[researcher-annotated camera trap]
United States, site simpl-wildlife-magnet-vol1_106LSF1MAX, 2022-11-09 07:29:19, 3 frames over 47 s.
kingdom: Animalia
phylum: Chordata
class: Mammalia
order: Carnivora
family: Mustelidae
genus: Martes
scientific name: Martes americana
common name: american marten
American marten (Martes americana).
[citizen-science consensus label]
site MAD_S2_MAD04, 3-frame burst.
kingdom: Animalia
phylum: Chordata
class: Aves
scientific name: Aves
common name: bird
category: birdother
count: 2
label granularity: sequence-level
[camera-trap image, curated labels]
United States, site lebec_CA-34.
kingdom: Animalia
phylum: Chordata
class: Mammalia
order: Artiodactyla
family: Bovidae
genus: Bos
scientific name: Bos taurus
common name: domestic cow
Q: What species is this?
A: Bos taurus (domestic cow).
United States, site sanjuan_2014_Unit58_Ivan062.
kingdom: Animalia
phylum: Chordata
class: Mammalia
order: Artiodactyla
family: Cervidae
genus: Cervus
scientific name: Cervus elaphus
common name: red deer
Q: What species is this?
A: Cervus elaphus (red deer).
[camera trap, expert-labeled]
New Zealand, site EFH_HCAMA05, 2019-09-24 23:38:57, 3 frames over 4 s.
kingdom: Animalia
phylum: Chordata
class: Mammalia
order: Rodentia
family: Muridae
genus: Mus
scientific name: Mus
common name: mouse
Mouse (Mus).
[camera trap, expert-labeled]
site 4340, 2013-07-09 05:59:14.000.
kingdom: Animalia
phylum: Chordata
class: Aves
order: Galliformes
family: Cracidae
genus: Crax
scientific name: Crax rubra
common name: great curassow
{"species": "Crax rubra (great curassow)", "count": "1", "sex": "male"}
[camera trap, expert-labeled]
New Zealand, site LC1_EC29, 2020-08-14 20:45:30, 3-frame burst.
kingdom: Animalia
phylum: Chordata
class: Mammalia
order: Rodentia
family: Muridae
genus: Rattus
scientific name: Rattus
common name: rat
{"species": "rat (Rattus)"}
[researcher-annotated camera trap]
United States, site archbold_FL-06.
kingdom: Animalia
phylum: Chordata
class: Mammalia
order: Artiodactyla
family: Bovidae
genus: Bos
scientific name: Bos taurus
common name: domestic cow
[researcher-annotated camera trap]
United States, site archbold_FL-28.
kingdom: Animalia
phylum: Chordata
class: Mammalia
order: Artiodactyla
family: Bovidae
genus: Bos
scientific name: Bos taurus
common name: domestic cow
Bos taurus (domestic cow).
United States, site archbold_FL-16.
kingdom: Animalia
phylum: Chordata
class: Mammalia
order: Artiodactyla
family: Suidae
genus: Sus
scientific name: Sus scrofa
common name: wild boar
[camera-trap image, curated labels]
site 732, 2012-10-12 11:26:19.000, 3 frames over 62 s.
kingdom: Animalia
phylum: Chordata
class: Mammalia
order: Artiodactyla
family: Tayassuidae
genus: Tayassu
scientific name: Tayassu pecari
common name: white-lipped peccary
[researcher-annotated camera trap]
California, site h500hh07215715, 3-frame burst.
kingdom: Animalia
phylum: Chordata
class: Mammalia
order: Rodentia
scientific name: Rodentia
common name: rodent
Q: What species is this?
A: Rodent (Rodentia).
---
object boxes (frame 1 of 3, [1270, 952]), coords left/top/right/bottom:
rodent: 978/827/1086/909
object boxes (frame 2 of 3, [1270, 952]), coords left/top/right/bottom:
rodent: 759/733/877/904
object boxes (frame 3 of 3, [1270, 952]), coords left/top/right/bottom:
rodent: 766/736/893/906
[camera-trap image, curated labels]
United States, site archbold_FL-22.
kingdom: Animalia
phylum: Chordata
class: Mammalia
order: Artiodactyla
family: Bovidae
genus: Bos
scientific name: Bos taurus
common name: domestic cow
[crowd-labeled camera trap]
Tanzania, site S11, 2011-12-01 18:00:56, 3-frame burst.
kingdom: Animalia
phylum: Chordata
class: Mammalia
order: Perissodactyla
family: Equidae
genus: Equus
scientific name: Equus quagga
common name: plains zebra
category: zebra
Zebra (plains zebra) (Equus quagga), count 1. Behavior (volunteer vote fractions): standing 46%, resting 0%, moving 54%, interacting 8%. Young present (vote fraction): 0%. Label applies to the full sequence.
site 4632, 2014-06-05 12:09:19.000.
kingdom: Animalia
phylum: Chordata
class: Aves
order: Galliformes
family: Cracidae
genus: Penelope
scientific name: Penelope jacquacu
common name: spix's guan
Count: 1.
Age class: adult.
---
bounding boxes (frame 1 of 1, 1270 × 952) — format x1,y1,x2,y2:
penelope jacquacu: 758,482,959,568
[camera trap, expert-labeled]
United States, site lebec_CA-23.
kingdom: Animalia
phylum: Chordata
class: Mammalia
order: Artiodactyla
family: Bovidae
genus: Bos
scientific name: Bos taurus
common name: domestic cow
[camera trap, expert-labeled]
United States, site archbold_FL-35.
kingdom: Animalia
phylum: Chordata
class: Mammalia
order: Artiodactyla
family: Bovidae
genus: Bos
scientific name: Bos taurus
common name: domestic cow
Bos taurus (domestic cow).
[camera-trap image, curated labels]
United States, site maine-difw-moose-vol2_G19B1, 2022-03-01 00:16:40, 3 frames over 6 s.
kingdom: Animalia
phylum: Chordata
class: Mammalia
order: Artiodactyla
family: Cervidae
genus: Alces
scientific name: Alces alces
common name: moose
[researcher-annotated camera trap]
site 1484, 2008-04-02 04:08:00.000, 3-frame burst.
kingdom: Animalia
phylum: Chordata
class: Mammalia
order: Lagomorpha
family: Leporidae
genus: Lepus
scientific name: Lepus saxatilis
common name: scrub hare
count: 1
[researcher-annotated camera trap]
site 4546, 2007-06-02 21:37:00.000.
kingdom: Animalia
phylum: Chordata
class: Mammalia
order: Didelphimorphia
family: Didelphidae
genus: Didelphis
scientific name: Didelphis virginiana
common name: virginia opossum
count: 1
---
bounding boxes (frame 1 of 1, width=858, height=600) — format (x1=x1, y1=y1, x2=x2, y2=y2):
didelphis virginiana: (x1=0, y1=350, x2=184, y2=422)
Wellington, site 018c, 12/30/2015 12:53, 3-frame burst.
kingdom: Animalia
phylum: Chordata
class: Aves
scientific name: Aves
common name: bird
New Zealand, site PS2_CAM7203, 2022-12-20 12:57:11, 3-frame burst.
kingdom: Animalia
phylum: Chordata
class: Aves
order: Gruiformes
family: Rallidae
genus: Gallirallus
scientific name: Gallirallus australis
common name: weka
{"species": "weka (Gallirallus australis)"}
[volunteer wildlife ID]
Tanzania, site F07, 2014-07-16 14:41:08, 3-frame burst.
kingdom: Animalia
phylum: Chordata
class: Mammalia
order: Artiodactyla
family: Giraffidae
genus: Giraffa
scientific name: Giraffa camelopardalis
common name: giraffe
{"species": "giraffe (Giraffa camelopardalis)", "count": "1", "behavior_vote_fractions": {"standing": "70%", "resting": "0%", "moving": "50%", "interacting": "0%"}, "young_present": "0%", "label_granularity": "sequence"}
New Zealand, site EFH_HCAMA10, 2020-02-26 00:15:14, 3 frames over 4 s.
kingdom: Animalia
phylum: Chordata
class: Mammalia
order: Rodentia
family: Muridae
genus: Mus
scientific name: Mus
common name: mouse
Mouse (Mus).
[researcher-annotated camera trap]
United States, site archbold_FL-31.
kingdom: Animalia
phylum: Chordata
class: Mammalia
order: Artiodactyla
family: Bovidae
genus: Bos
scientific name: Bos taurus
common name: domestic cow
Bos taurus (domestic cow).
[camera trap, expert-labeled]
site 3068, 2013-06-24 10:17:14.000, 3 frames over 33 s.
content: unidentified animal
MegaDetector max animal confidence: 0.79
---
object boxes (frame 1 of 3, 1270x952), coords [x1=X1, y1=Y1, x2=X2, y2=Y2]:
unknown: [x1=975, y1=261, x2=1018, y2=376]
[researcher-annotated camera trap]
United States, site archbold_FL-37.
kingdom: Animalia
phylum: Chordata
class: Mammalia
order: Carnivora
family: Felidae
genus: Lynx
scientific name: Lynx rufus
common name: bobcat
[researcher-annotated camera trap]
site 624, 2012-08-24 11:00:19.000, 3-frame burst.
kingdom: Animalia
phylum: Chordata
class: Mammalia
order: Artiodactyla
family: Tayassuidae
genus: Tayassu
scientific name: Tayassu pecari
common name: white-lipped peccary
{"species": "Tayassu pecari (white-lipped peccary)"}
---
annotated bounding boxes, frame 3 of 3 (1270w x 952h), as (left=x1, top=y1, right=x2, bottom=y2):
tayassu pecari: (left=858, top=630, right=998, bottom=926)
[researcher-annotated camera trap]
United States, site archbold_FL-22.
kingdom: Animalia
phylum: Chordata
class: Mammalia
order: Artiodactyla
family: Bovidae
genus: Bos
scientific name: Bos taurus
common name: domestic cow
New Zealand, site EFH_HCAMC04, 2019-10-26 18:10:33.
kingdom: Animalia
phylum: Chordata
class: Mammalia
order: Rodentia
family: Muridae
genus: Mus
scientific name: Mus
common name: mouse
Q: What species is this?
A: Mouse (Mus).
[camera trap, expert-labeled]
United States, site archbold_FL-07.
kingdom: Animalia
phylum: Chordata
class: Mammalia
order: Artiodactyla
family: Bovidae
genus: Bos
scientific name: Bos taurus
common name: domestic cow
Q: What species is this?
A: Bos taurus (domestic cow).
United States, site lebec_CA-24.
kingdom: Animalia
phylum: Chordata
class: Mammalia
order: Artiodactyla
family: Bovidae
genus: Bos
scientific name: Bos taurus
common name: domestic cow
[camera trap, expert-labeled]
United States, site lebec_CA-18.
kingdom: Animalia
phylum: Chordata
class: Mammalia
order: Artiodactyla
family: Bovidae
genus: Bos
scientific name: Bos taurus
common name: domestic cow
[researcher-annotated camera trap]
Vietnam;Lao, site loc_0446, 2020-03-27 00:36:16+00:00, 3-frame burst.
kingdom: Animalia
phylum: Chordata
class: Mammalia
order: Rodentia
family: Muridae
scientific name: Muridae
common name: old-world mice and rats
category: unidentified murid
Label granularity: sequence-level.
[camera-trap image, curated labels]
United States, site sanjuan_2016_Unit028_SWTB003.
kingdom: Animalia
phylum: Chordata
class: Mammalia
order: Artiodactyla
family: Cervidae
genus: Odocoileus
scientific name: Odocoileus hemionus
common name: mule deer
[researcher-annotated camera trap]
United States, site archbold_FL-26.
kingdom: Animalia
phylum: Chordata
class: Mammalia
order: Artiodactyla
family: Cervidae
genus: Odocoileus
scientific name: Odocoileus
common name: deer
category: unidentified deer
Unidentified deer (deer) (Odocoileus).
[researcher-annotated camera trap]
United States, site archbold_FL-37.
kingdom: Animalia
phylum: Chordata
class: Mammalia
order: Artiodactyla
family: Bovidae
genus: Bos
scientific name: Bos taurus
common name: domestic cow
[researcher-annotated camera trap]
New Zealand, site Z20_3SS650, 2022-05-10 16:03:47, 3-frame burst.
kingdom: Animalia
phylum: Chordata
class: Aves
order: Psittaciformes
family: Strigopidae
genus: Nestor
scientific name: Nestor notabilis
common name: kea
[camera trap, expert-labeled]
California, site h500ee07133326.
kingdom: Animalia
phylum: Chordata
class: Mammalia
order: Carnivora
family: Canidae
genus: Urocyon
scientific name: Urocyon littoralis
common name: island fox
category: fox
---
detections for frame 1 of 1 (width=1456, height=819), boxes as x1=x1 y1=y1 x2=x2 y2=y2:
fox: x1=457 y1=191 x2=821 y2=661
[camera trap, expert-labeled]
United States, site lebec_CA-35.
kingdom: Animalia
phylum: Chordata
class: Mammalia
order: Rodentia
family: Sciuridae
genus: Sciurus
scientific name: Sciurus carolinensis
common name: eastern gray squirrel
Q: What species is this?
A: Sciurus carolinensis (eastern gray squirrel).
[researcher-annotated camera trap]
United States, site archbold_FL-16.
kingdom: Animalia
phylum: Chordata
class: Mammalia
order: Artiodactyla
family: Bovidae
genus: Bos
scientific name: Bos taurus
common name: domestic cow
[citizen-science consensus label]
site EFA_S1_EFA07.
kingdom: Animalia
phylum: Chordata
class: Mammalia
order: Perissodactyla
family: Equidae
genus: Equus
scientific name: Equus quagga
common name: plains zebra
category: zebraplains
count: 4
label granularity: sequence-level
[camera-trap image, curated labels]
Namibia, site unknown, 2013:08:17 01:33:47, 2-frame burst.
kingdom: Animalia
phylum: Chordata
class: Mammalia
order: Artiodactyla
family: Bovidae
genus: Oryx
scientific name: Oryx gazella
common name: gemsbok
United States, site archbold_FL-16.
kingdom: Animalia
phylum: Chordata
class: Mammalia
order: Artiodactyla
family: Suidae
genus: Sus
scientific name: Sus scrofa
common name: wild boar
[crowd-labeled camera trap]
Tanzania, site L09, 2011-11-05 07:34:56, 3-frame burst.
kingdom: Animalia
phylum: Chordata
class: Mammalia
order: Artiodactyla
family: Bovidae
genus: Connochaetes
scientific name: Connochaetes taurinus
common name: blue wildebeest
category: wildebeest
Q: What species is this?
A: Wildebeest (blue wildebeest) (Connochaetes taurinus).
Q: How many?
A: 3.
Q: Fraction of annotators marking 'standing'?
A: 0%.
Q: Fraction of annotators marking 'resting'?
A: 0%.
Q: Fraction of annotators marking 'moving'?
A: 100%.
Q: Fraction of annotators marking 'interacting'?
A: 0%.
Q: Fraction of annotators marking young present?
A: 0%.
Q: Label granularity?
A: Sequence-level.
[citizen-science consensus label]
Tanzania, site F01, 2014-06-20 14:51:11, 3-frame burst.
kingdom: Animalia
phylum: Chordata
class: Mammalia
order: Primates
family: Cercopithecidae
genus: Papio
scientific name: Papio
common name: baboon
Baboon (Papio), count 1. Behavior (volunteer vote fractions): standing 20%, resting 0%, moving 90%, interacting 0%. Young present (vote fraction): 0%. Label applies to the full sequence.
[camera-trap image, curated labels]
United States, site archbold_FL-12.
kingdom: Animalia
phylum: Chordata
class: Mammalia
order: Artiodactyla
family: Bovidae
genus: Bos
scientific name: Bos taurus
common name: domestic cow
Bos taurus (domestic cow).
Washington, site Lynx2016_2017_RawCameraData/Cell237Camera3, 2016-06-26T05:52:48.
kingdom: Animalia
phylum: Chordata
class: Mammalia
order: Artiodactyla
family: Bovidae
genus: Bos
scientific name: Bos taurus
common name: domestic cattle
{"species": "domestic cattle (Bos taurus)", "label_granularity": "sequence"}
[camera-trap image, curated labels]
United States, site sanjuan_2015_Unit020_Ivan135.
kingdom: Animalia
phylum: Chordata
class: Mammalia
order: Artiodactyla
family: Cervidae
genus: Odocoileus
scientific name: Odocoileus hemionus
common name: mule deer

■ ■ ■

Prompt »
Pull out every line of the records above that contains the word "Zealand".

Exercise result »
New Zealand, site EFH_HCAMA05, 2019-09-24 23:38:57, 3 frames over 4 s.
New Zealand, site LC1_EC29, 2020-08-14 20:45:30, 3-frame burst.
New Zealand, site PS2_CAM7203, 2022-12-20 12:57:11, 3-frame burst.
New Zealand, site EFH_HCAMA10, 2020-02-26 00:15:14, 3 frames over 4 s.
New Zealand, site EFH_HCAMC04, 2019-10-26 18:10:33.
New Zealand, site Z20_3SS650, 2022-05-10 16:03:47, 3-frame burst.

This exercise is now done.